Romans 9:6, 7 confirm this: "Not all who are descended from Israel belong to Israel, and not all are children of Abraham just because they are descendants."

In John 8:39 the Jews defend themselves against Jesus' criticisms by saying, "'Abraham is our father.' Jesus said to them, 'If you were Abraham's children, you would do what Abraham did.'"

Jesus shows us that they are not Abraham's children, even though they are Jews.

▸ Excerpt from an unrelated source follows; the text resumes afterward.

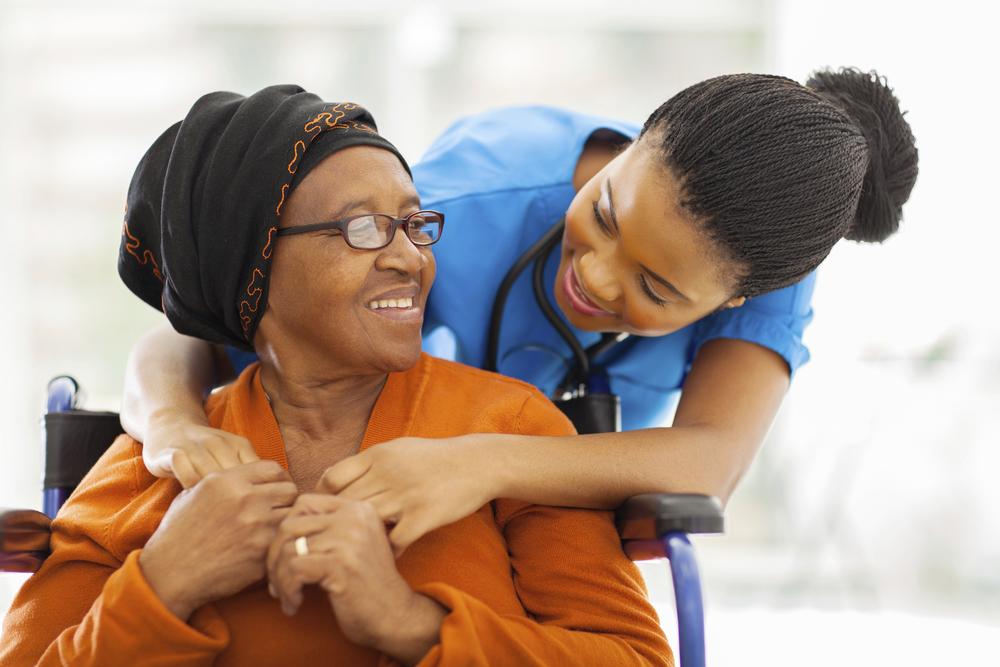 african-senior-patient-with-female-nurse-000040483622_Full.jpg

Finally, we must ask how the modern state of Israel is related to Abraham or the Israelite religion. Is Israel a nation given by God, and for God ? No, Israel is one of the least religious nations on earth. Only 30% of Israelis say they are religious, THIS survey finds

If it’s all about genetics, then the Palestinians are just as likely to be related to the ancient Israelites as modern Jews, and in some cases, more so, as has been acknowledged by Jewish historians, including two of the founders of the modern state of Israel, David Ben-Gurion and Itzhak Ben-Zvi. “Jews and Arabs are all really children of Abraham," says Harry Ostrer, M.D., Director of the Human Genetics Program at New York University School of Medicine HERE, and he’s right.